> **WHAT YOU WILL DO**
Put each line of the material below into a Markdown table with the columns "Row" and "Line", numbering the rows in order and skipping blank lines. Leave the pictures out of the table.

> **Visual spatial reasoning material**
◇ ◇ ◇
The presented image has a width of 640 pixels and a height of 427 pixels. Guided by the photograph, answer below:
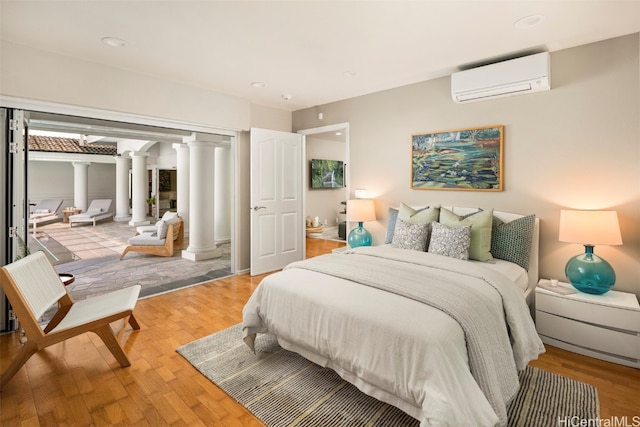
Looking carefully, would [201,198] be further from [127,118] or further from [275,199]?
[127,118]

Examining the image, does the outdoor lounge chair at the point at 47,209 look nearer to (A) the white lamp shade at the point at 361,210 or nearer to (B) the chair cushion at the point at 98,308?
(B) the chair cushion at the point at 98,308

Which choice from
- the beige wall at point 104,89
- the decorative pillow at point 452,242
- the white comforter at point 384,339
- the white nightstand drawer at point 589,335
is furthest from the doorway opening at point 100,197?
the white nightstand drawer at point 589,335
◇ ◇ ◇
> **SOLUTION TO THIS EXERCISE**
| Row | Line |
|---|---|
| 1 | The presented image has a width of 640 pixels and a height of 427 pixels. Guided by the photograph, answer below: |
| 2 | Looking carefully, would [201,198] be further from [127,118] or further from [275,199]? |
| 3 | [127,118] |
| 4 | Examining the image, does the outdoor lounge chair at the point at 47,209 look nearer to (A) the white lamp shade at the point at 361,210 or nearer to (B) the chair cushion at the point at 98,308? |
| 5 | (B) the chair cushion at the point at 98,308 |
| 6 | Which choice from |
| 7 | - the beige wall at point 104,89 |
| 8 | - the decorative pillow at point 452,242 |
| 9 | - the white comforter at point 384,339 |
| 10 | - the white nightstand drawer at point 589,335 |
| 11 | is furthest from the doorway opening at point 100,197? |
| 12 | the white nightstand drawer at point 589,335 |